I was looking into how to install Mailman 3 following the official guide 

I need to do this:-
`sudo pip3 install mailman`

??????

Does this mean anything to anyone?

FreeBSD does not understand `pip3` and there is no PKG available.


----------



## tobik@ (Aug 9, 2017)

balanga said:


> FreeBSD does not understand  pip3 and there is no PKG available.
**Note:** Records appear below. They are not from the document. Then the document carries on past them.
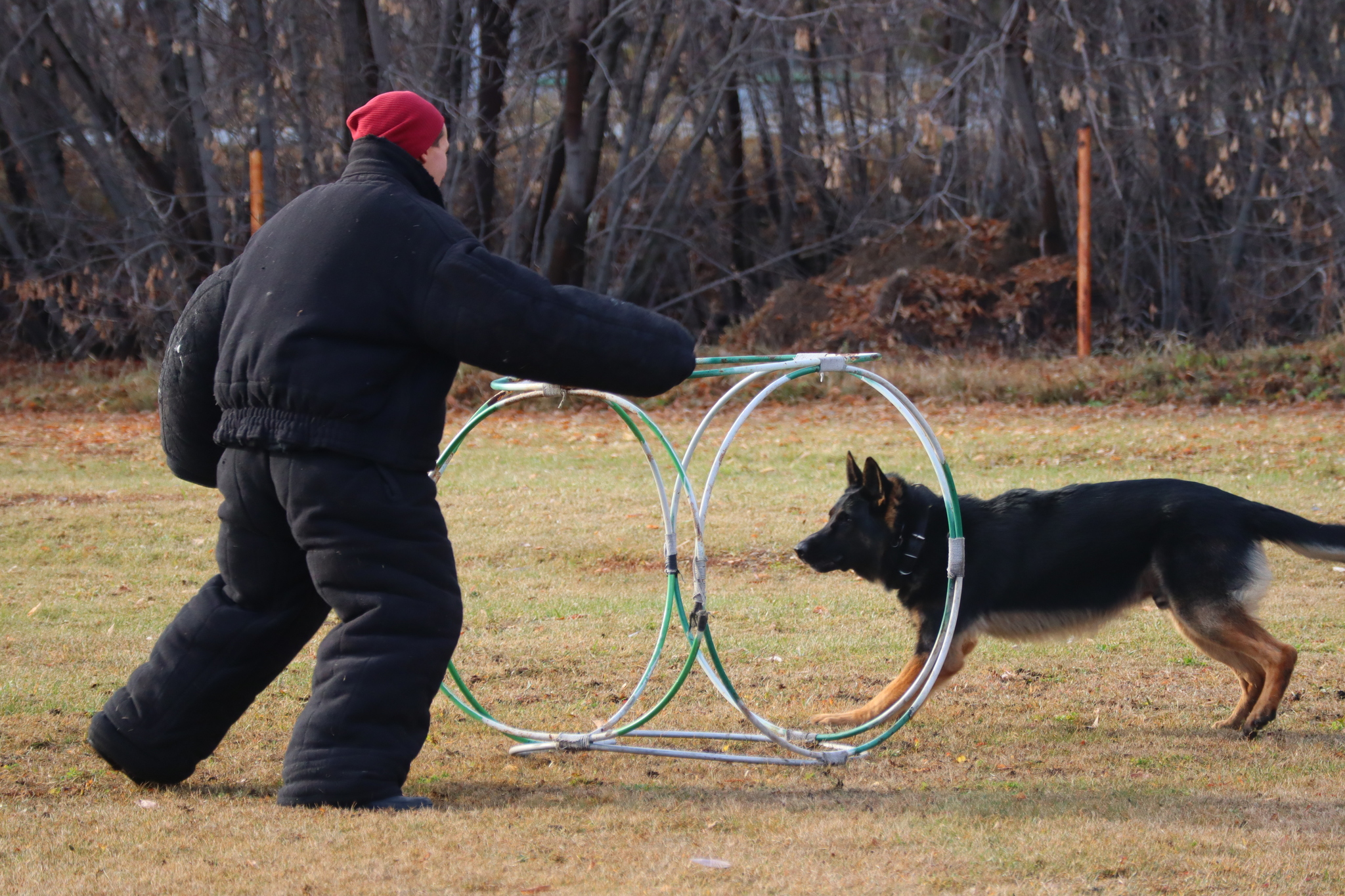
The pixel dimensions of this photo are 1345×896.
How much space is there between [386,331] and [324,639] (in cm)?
93

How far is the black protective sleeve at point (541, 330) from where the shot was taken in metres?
3.67

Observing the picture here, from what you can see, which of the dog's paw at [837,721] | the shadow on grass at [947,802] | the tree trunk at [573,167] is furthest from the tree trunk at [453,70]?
the shadow on grass at [947,802]

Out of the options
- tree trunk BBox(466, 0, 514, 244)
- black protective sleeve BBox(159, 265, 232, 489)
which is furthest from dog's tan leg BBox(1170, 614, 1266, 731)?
tree trunk BBox(466, 0, 514, 244)

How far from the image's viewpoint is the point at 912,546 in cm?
509

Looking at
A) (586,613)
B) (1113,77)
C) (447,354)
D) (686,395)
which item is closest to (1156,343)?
(1113,77)

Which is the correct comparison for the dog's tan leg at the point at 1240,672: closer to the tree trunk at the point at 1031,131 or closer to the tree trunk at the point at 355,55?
the tree trunk at the point at 1031,131

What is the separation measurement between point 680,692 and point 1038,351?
1390 centimetres

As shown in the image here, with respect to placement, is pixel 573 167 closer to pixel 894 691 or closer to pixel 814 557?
pixel 814 557

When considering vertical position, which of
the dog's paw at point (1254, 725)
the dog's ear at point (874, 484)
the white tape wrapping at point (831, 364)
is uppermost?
the white tape wrapping at point (831, 364)

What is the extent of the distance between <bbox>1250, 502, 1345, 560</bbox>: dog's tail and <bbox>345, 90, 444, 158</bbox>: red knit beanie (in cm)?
321

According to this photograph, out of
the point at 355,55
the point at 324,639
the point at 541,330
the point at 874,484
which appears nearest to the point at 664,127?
the point at 355,55

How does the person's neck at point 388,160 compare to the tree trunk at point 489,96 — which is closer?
the person's neck at point 388,160

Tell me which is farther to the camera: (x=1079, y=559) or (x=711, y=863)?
(x=1079, y=559)

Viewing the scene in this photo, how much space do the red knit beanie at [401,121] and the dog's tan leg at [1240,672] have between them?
10.7 ft
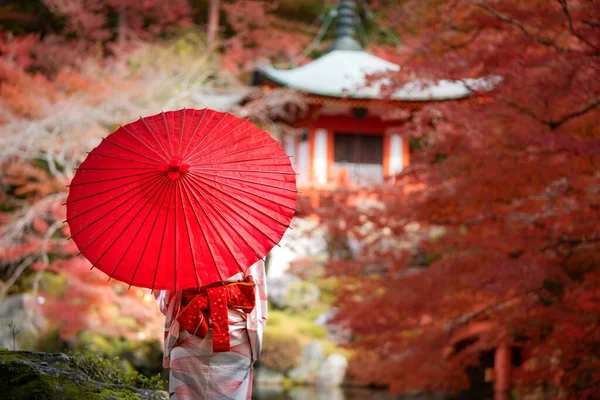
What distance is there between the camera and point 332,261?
8.39 meters

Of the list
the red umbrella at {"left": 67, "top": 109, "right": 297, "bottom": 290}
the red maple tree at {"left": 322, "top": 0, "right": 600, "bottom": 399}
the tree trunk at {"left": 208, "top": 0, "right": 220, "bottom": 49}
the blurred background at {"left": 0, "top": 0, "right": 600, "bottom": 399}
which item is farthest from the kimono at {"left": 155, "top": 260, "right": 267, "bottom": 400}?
the tree trunk at {"left": 208, "top": 0, "right": 220, "bottom": 49}

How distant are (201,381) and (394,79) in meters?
4.38

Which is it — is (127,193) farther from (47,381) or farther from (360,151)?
(360,151)

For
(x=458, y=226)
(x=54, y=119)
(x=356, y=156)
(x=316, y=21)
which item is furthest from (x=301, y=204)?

I know nothing about Mailman, but to get `pip3` run: `python3 -m ensurepip`

https://docs.python.org/3/library/ensurepip.html


----------



## balanga (Aug 9, 2017)

tobik@ said:


> I know nothing about Mailman, but to get `pip3` run: `python3 -m ensurepip`
> 
> https://docs.python.org/3/library/ensurepip.html




Wow! That works - don't understand how...  Still working through the installation steps for Mailman 3 - I get a few errors, but can't help wondering how this could be added as a port or pkg..


----------



## SirDice (Aug 9, 2017)

I suggest just using the port/package to install it: mail/mailman. Although it's slightly older, it's still a supported version. The "problem" with PIP (and similar applications) is that they tend to install things _outside_ of the normal package registration procedures. So you won't be alerted by things like pkg-audit(8) and you can't keep track of the versions and dependencies with pkg(8).


----------



## balanga (Aug 9, 2017)

SirDice said:


> I suggest just using the port/package to install it: mail/mailman. Although it's slightly older, it's still a supported version. The "problem" with PIP (and similar applications) is that they tend to install things _outside_ of the normal package registration procedures. So you won't be alerted by things like pkg-audit(8) and you can't keep track of the versions and dependencies with pkg(8).



The FreeBSD supported Mailman is v2 which is almost ten years old, albeit some changes have been made. Mailman 3 is a major redesign/rewrite.


----------



## SirDice (Aug 9, 2017)

balanga said:


> The FreeBSD supported Mailman is v2 which is almost ten years old


It doesn't really matter how old it is, what's important is that it's still a supported version.

You could reach out to the maintainer and ask him if he's working on getting Mailman 3 ported.


----------